The Interahamwe militia were organized by former Rwandan President Juvenal Habyarimana’s political party. During the genocide in Rwanda, the militia were transformed into bands of killers. Since the flight of many Interahamwe to eastern Congo following the genocide, Congolese increasingly referred to any ethnic Hutu combatant in Congo as Interahamwe, including Hutu who have lived in Congo for generations. Many residents of eastern Congo claimed that the Interahamwe had formed an alliance with the Mai-Mai in their fight against the RCD, Rwandan, Ugandan and Burundian militaries, confounding the exact identification of militia.

Both sides to the conflict have made statements pledging to guarantee human rights in territory under their control while carrying out limited measures to protect some populations. In addition to public declarations regarding their adherence to the human rights standards established by the major international treaties, the RCD established a human rights branch within its Department of Justice and Human Rights. While the department carried out a number of investigations of human rights violations allegedly committed by Kabila’s forces—and televised ceremonies related to them—their pledges to investigate abuses committed by their own troops, such as in the Kasika area of South Kivu, did not materialize. In early January 1999, the Congolese government, after blocking a United Nations investigation throughout much of 1997 and 1998, invited the U.N. special rapporteur on the human rights situation in Congo to investigate massacres of Hutu refugees, allegedly carried out by Rwandan forces, and other human rights violations. It remained to be seen, however, if these declarations by both sides would translate into serious investigations and prosecutions of their own agents who were responsible for abuses.

The international community, led by the O.A.U. and the Southern Africa Development Community (SADC), organized a series of efforts to negotiate a solution to the conflict, thus far without success. Discussions of human rights issues or calls for accountability for those responsible for abuses committed during the conflict were notably missing from the negotiations. While precise and vigorous public calls from donor states and others to respect human rights during the conflict had given at least limited results, such as an apparent end to large-scale killings of Tutsis in August, the international community largely confined its intervention to assessment missions, quiet diplomacy, and vague condemnations of abuses on all sides without stressing the need to hold perpetrators accountable for abuses. The Congolese government reportedly participated in the recruitment of combatants from refugee camps in neighboring countries, including some that provided refuge to members of the former army of Rwanda (ex-FAR) and the Interahamwe militia which fled into exile after perpetrating the Rwandan genocide of 1994. Some of those recruited from these camps, reportedly sent to the front lines in Congo, may have participated in the genocide.

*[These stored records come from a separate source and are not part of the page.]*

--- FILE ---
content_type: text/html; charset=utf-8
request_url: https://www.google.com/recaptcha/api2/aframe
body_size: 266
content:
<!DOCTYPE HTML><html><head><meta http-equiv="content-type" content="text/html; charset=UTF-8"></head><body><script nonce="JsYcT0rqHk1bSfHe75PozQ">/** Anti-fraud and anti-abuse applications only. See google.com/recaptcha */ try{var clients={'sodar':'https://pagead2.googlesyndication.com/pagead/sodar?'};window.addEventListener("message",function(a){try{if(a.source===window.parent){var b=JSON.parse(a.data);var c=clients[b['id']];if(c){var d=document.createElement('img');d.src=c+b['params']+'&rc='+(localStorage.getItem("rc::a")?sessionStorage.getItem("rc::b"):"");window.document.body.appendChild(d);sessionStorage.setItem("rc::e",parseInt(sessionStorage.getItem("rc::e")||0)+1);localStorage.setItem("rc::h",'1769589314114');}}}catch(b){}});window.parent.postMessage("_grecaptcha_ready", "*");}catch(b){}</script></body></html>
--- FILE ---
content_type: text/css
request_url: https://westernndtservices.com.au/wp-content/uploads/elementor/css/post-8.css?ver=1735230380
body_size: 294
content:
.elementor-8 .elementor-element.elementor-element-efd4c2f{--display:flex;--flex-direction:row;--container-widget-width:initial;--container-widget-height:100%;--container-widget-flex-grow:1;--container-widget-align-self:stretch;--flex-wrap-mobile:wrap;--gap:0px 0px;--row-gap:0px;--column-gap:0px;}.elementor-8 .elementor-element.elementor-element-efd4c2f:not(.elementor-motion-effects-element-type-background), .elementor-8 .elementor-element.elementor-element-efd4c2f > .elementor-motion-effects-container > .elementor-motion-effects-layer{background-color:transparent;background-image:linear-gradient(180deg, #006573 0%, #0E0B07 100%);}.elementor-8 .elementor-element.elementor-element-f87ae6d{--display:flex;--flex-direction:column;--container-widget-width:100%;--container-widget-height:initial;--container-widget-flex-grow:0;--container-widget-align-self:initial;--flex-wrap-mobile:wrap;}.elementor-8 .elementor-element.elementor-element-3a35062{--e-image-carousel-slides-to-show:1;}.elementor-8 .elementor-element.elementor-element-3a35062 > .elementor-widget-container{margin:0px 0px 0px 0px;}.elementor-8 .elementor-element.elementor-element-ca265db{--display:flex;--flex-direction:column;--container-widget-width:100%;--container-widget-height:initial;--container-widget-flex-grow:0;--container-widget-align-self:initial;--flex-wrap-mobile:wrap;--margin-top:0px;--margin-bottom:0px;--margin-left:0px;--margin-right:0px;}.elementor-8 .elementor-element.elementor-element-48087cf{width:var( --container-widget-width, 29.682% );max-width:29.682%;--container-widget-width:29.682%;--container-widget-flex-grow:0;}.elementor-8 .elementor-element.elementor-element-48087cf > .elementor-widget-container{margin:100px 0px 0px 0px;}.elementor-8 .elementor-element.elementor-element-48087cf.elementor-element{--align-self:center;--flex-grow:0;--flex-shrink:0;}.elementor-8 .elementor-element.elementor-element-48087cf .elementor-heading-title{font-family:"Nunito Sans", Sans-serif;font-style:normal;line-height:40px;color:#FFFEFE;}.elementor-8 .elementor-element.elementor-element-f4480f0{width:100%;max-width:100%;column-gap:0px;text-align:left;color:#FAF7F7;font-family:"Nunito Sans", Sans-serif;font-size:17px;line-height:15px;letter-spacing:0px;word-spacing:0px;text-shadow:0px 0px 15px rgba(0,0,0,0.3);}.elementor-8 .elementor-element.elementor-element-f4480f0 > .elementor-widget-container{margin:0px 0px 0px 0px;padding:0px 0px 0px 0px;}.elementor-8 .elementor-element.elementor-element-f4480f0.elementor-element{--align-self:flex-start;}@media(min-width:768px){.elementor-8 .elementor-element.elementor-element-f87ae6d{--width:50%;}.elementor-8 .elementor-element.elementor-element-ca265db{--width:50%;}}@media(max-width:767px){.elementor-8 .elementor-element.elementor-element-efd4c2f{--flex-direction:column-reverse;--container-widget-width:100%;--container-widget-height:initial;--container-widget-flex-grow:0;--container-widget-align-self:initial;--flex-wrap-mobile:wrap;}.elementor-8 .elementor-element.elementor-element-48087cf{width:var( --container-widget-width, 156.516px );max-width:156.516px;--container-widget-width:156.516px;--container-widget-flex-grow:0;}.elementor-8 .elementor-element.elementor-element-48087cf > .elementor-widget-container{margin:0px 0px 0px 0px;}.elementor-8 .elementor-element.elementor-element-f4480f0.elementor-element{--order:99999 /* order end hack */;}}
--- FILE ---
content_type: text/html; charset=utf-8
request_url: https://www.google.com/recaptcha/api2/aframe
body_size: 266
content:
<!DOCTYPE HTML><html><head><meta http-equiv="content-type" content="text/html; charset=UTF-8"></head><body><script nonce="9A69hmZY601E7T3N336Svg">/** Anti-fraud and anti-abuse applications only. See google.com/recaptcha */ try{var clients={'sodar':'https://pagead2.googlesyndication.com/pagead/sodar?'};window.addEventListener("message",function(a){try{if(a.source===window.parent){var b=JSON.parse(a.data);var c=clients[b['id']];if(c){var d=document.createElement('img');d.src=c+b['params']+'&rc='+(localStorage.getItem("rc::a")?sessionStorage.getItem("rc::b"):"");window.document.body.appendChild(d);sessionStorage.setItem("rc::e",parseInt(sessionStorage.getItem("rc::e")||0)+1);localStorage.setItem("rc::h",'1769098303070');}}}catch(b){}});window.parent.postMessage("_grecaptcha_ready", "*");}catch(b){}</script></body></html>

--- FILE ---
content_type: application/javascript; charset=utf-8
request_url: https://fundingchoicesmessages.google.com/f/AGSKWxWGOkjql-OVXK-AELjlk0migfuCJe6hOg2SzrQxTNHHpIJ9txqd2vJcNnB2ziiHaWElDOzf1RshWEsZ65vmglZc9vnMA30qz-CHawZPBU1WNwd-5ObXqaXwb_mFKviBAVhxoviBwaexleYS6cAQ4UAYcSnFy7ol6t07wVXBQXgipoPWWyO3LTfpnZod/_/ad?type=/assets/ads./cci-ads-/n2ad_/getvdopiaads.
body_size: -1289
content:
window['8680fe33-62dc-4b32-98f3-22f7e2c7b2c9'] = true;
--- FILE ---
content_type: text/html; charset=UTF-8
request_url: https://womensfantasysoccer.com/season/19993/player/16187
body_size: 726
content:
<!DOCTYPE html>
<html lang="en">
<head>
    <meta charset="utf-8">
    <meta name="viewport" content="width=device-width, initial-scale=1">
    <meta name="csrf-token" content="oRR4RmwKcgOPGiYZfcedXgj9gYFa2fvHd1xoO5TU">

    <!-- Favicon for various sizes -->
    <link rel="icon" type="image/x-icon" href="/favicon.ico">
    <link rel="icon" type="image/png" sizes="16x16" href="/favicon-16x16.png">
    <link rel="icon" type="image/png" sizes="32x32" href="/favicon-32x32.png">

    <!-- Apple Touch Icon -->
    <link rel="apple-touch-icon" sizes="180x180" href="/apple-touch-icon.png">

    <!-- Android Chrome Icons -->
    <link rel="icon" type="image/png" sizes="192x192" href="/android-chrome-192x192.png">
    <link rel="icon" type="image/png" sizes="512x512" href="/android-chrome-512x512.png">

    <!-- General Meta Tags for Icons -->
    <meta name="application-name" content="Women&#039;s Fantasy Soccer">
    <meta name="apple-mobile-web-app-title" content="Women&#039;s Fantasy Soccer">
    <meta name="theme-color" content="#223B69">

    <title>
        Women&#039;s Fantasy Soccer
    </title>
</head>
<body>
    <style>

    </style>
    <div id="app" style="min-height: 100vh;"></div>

With the disintegration of the rule of law in Congo and elsewhere in the region, Congo has become the battle ground for the interests of its neighbors and a Congolese political and military elite—all at the expense of Congolese civilians. In this context, neither the Congolese government and its allies, the RCD and its backers, nor the myriad of militia and rebel groups in Congo have made respect for human rights a priority. Without firm action from international players in the region and elsewhere, the results for the Congolese are likely to be more abuses and a further degradation of the situation.

This report is based on Human Rights Watch field investigations in November and December of 1998 to eastern and western Congo as well as other countries in the region. Many of the sources in this report are not named due to the serious danger faced by witnesses and local human rights defenders.